Je ne suis pas un robot, malgré les ficelles que tente de cacher ma conscience. Je ne pourrais pas dire ce que sont ces cordes, si elles existent ou s’il y a, au bout de celles-ci, un quelconque Geppetto. Mon existence a beau suivre la houle du cosmos, ma liberté semble bel et bien réelle.
Mes bras, ma tête, mon corps semblent m’appartenir. Mes dents sont toujours en ivoire ou en céramique et mes yeux possèdent leur gélatine d’origine. Je suis chanceux, j’ai à peu près tout intact, avec ici et là quelques faiblesses et oxydations aux jointures.
Je ne porte pas toute l’attention nécessaire à ce corps, aux dires des spécialistes. Le destin, lui, connaît sans doute le nombre de pages qu’il reste à ma lecture aveugle. En cela, rien d’original. Et il fait beau aujourd’hui : froid et beau en ce jour d’anniversaire.
J’ai 66 ans, je ne me sens ni vieux ni jeune. Je suis toujours un peu le même perdu, le même fragile cerveau qui ne possède pas la logique ou la maturité de certains autour de moi.
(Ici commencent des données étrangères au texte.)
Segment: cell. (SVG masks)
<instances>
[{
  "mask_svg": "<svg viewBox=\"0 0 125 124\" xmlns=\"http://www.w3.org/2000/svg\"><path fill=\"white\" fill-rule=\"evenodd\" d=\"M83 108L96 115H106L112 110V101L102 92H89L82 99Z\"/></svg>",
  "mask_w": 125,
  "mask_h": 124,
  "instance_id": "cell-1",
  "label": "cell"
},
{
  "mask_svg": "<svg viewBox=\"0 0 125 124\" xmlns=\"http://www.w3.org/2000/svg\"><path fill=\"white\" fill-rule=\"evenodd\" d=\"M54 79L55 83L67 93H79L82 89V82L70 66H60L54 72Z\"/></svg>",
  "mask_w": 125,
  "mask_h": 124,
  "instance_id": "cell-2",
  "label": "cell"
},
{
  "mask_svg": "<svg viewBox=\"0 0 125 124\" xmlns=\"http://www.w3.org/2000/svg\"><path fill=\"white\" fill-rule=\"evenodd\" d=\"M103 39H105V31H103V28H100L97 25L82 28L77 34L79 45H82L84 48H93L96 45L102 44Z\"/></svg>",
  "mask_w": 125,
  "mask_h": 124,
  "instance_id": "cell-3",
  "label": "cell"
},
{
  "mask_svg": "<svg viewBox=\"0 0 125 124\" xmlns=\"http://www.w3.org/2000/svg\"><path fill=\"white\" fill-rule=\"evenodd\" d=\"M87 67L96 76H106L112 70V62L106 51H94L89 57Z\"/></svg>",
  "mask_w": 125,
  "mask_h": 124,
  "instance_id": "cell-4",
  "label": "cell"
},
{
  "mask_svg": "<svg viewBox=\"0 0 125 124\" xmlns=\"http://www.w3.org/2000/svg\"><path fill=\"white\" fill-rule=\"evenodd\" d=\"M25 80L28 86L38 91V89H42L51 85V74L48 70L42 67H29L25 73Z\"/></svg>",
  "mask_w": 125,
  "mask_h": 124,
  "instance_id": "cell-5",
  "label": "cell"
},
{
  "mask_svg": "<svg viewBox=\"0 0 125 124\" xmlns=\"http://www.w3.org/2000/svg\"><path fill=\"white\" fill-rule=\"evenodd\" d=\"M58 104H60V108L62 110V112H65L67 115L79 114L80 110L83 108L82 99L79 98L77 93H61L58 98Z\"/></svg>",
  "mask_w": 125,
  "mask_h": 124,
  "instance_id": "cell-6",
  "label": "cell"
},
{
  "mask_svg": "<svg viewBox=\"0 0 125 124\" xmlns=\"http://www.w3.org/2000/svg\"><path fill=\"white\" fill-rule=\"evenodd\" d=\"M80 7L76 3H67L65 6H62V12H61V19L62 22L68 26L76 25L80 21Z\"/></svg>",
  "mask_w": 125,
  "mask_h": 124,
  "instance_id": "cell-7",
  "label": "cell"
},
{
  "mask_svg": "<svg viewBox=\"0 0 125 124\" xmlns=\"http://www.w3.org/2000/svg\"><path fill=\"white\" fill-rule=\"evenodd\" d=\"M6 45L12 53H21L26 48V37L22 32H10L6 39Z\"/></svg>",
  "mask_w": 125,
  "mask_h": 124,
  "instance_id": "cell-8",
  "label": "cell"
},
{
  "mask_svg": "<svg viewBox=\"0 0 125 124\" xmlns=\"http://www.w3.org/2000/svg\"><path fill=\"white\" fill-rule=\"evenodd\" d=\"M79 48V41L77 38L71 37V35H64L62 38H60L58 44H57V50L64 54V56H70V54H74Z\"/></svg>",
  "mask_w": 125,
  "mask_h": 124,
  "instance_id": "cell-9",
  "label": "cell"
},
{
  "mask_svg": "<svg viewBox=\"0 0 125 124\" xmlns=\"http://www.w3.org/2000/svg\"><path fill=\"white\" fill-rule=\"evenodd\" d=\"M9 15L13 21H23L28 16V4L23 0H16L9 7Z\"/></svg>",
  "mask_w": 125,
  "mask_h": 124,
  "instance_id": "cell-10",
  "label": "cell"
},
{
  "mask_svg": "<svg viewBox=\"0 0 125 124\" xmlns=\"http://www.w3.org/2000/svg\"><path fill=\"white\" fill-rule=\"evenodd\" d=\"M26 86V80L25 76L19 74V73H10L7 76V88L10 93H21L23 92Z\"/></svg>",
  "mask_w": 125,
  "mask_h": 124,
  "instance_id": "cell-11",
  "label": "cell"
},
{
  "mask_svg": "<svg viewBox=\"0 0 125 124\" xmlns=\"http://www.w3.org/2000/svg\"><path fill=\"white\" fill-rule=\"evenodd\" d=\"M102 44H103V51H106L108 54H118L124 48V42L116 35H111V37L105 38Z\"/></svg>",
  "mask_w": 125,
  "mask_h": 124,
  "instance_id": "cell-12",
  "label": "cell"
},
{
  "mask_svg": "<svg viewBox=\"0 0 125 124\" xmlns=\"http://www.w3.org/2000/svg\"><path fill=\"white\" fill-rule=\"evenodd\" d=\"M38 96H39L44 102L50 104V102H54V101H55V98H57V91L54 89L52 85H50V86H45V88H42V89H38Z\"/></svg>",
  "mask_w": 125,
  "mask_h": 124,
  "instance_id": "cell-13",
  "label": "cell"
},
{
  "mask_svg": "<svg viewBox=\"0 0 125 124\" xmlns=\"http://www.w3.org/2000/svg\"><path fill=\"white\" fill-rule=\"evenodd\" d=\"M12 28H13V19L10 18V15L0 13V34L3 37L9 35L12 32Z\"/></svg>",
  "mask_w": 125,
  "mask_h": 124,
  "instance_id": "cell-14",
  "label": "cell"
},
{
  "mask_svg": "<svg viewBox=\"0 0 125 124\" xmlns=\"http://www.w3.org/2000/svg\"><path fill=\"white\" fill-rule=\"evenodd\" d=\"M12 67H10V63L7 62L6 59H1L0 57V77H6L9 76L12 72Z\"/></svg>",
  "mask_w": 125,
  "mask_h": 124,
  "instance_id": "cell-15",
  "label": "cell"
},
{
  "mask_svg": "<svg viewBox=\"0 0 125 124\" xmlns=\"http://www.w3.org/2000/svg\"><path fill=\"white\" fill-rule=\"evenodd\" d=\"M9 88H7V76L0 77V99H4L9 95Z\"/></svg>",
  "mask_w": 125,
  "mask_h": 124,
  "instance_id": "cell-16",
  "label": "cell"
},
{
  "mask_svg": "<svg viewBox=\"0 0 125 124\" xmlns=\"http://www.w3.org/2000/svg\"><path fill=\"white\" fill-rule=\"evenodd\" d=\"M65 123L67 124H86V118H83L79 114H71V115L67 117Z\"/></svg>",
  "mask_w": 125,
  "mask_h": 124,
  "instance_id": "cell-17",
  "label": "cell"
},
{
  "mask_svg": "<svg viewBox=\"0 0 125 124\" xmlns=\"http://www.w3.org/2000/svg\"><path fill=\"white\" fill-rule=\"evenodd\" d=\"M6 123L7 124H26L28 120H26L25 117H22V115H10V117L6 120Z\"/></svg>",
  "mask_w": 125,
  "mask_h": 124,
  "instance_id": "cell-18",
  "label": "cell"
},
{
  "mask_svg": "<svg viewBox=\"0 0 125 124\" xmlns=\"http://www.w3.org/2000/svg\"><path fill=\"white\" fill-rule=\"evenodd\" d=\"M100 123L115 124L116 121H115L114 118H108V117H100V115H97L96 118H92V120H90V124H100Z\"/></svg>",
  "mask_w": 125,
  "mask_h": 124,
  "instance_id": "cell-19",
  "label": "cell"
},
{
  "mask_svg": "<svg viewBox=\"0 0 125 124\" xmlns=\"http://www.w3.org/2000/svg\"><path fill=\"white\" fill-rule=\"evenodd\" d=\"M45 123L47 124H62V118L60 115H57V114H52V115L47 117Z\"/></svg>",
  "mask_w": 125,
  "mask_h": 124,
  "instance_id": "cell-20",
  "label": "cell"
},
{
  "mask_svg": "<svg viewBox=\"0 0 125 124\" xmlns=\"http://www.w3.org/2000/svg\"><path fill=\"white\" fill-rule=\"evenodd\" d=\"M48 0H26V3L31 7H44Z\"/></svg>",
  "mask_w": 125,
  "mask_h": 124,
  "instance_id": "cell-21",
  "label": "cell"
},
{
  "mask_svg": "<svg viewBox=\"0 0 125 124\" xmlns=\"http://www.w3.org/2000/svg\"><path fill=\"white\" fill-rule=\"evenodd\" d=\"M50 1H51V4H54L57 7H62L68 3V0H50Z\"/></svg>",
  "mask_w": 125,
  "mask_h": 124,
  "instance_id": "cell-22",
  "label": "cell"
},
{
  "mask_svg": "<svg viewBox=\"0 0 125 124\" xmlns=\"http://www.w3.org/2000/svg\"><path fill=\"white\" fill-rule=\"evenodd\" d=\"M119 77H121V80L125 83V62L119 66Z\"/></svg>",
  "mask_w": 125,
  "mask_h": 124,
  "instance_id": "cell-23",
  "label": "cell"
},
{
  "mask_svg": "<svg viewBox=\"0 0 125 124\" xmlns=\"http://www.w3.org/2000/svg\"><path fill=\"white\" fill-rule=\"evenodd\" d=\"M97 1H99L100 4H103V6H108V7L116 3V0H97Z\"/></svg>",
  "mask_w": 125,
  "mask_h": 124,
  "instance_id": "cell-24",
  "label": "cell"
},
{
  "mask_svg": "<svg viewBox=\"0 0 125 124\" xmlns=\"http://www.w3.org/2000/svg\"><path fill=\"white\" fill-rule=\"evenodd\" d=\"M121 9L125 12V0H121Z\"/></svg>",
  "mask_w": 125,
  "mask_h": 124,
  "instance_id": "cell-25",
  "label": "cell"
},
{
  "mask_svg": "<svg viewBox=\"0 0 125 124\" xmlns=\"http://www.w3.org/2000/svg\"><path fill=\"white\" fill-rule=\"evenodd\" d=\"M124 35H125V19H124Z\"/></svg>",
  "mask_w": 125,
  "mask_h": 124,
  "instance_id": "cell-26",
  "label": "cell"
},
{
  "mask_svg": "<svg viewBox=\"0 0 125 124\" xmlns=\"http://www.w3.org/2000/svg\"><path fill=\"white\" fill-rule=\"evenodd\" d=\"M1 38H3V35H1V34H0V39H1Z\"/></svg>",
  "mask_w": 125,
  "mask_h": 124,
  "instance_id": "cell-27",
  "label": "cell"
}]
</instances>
Je me sens souvent impuissant, car naïf à souhait.
Depuis mon adolescence, mon cerveau est ailleurs, il se colore d’une poésie de silences et de mots illogiques, teintant ma compréhension et mon bonheur.
Je sais que je ne suis pas un robot, ma vie n’est pas un montage d’histoires transistorisées, même si je comprends que les trois quarts de mes gestes sont décidés avant que je ne les décide, que mon corps agit comme une machine, Dieu merci, la plupart du temps, ce qui lui permet de gérer les tâches habituelles de régulation et de maintien.
Je ne suis pas un robot, mais j’obéis tout de même aux cycles de l’univers, aux lois de la nature pour lesquelles je n’ai rien décidé. Et puis, je n’en sais trop rien, au final. Mon cerveau veut sans cesse avoir le dernier mot, jusqu’à ce que la maladie, la fatigue, la faiblesse et, évidemment, la mort, un jour, prévalent. Et cela sans que je ne puisse riposter ou m’extirper des câbles de cette finalité qui nous attend tous.
La vie est une rivière, disait le philosophe, dans laquelle nous ne goûtons jamais la même eau. C’est le paradoxe de notre existence qui poursuit son inéluctable mouvement vers une vallée profondément opaque.
Je tente d’écouter autour de moi le vent de la réalité. Je ne la perçois que par mes sens, et j’essaie de ne pas l’inventer a contrario de mes peureux neurones qui veulent tant de certitudes.
Je ne suis pas un robot, car, lorsque je me tais, je me sens envahi par un feu obscur. Je ne crois pas qu’une seule machine parvienne un jour, non pas à reproduire, mais à inventer ses émotions. Quand je rencontre un regard, je goûte à l’âme de mon interlocuteur. Quand j’écoute la voix des autres, j’entends les pulsions tintamarres de forêts lointaines, mais familières. Je fais partie d’une tribu éphémère, mais vivante. Je suis trop fragile pour me penser éternel. Je ne peux que partager ces fleurs que sont mes pensées. Je ne peux que donner, reproduire, chanter, plonger mes mains dans l’eau de notre océan commun, y faire des remous et des vagues.
Je ne suis pas un robot, et je ne suis pas seul. Ma conscience est certes un espace clos, avec quatre murs, une seule porte et peu de fenêtres. N’entre pas qui veut, n’observe pas qui peut. Mais je ne suis vraiment pas seul. Je dépends de ceux qui m’entourent, et aussi de ceux et celles qui vivent, travaillent, s’amusent, créent, de ceux et celles qui sèment le blé, soignent, dirigent.
Je fais partie d’un océan de non-robots. Parfois, on se demande s’il ne vaudrait pas mieux devenir froid comme une logique, quand on observe les fous et les clowns de ce monde qui cherchent à s’amuser aux dépens de l’espèce. Je n’y crois pas. Mieux vaut le combat des vivants qu’une armée de bras hydrauliques incapables d’inventer la prochaine danse.
Lorsque viendra le temps où mon souffle cessera, je ne sais si je serai seul face à une lumière aveuglante ou noyé dans un maelstrom de compréhension. Et si je m’apercevais à ce moment-là que je fus finalement un robot, je voudrais alors, j’en suis certain, demander quand même pourquoi le programme doit se terminer ainsi.
Vous serez peut-être des robots, vous qui vivez dans le futur. Je ne pense pas que ces mots vous parviennent. De toute manière, ils ne s’adressent pas à vous. Je ne suis pas fait de métal. Voilà pourquoi je lance des bouteilles à la mer.